DATASET EXCERPTS:
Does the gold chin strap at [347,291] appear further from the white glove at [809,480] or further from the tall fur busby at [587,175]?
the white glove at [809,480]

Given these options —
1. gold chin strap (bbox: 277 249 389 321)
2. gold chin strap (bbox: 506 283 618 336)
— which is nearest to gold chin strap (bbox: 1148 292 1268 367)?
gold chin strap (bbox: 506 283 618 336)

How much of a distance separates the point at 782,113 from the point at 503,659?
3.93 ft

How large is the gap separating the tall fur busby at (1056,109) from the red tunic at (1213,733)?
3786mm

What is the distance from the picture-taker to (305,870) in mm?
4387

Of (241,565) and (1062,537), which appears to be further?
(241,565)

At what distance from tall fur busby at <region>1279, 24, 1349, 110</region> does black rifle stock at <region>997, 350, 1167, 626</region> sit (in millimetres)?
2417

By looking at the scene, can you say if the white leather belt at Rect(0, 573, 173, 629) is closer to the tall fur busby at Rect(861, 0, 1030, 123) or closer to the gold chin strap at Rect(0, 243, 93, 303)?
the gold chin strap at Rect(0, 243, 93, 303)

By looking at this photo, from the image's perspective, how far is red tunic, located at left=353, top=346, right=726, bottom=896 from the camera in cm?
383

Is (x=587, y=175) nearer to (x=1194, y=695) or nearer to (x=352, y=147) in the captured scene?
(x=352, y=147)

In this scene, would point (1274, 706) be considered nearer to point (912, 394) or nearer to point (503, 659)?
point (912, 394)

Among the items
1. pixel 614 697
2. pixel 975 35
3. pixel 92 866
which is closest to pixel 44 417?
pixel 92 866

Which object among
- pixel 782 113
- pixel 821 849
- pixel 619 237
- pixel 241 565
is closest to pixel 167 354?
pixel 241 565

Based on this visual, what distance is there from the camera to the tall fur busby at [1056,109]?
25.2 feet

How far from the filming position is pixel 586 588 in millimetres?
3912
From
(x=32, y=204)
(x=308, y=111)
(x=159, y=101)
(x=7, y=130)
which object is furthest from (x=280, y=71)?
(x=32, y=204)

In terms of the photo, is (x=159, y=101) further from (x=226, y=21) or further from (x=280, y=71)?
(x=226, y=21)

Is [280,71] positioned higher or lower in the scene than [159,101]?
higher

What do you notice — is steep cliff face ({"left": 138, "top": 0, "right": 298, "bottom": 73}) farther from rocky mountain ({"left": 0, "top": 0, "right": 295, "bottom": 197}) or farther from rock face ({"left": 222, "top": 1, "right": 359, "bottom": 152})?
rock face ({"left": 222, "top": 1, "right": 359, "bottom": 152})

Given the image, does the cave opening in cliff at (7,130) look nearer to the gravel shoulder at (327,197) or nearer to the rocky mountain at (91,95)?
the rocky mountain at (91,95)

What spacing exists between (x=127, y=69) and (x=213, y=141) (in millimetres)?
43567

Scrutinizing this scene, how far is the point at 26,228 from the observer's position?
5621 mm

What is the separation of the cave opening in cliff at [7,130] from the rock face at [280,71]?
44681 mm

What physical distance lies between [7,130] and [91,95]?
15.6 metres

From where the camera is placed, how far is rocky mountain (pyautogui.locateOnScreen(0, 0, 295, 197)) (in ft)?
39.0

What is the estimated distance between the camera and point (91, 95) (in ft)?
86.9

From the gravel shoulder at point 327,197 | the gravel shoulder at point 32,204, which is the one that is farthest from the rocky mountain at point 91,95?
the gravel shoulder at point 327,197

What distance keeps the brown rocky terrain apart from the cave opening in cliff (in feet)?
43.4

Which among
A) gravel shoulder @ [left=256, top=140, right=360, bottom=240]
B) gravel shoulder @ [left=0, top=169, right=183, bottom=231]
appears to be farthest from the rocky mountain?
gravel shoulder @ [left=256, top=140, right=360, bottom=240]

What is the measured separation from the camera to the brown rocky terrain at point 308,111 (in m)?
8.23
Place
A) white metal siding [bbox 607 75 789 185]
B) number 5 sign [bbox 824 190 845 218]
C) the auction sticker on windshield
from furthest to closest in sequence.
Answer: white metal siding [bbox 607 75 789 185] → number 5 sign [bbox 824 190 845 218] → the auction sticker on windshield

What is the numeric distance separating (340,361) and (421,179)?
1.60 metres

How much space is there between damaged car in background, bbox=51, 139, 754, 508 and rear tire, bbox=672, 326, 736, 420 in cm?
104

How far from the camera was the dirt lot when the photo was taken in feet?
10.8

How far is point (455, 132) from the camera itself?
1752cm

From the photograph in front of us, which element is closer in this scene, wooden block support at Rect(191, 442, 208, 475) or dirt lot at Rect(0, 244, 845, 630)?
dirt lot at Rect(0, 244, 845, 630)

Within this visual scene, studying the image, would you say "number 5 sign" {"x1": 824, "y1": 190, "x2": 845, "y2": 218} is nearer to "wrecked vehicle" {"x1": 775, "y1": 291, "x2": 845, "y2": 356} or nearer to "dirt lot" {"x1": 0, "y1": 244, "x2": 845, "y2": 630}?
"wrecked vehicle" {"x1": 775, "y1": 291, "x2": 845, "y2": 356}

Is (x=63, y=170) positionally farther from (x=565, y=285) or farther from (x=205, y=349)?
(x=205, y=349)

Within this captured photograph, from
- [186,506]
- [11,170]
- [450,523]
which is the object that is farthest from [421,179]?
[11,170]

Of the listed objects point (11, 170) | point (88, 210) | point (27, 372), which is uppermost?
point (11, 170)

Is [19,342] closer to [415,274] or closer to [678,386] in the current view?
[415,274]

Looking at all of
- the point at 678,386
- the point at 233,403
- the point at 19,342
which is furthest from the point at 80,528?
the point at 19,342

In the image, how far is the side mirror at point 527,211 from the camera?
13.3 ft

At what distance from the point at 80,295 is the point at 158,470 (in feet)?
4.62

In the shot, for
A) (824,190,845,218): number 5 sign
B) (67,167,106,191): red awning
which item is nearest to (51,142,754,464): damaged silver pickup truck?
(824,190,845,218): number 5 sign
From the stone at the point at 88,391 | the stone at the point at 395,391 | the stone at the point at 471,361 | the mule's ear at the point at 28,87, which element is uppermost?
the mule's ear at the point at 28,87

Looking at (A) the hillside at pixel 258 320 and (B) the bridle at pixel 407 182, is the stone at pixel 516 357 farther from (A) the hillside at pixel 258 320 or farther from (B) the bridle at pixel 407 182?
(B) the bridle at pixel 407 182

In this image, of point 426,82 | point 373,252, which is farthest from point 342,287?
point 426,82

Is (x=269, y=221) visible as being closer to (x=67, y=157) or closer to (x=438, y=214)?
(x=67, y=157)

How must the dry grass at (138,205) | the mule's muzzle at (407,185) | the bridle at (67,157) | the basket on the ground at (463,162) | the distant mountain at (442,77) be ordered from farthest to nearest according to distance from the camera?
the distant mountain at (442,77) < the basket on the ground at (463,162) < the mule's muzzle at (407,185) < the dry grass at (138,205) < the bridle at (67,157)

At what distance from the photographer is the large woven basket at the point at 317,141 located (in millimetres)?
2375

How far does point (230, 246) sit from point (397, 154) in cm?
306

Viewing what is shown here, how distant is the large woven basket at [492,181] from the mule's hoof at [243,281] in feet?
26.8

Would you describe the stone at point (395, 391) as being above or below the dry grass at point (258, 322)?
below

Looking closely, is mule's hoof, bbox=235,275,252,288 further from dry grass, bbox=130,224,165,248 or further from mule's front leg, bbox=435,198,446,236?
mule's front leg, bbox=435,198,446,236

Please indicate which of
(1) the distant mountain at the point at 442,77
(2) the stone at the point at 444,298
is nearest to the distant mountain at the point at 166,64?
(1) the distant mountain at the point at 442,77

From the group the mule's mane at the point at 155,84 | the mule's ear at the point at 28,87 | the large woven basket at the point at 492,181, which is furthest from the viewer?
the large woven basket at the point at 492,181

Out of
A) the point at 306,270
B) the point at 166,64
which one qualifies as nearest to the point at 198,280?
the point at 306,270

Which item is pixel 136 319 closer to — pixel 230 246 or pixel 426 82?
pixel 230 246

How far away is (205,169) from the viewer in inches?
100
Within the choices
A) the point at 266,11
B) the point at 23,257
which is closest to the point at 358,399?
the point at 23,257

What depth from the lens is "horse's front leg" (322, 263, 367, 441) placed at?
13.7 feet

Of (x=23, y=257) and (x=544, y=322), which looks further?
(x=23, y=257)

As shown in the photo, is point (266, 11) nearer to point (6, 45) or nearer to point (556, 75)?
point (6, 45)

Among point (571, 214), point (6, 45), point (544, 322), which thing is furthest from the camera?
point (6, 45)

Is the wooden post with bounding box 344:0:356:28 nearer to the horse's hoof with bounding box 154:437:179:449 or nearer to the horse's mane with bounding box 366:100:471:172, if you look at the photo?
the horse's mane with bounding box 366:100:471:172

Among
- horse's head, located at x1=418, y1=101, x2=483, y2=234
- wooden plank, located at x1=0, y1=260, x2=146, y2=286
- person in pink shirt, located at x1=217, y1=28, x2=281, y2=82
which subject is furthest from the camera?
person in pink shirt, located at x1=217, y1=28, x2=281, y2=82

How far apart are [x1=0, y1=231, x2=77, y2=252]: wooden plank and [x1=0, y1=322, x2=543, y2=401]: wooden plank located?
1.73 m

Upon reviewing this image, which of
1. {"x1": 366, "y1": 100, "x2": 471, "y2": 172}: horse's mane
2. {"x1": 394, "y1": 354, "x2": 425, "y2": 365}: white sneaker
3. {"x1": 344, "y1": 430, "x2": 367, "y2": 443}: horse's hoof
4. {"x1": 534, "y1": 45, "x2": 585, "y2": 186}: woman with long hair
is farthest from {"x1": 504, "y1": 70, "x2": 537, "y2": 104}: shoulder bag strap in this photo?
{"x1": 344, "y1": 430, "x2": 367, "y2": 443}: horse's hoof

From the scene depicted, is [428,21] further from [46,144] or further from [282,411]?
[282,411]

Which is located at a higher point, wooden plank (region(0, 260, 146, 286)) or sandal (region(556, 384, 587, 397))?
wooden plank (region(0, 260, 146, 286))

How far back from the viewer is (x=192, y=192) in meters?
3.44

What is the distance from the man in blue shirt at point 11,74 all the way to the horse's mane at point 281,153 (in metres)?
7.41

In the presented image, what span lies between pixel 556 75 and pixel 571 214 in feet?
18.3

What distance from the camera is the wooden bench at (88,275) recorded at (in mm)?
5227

WHAT IS EXPECTED: Write out, word for word, every line from the one containing "From the scene" through the last line of the records above.

THE RESULT:
From the scene depicted, is [428,21] further from [46,144] or further from [282,411]?
[282,411]

Which is located at a higher point, wooden plank (region(0, 260, 146, 286)) or sandal (region(556, 384, 587, 397))?
wooden plank (region(0, 260, 146, 286))

How far back from the viewer is (x=192, y=192) in meters?
3.44

What is the distance from the man in blue shirt at point 11,74 all the way to the horse's mane at point 281,153 (in metres)?
7.41

In the presented image, what span lies between pixel 556 75 and pixel 571 214 in feet?
18.3

What distance from the camera is the wooden bench at (88,275) recorded at (in mm)?
5227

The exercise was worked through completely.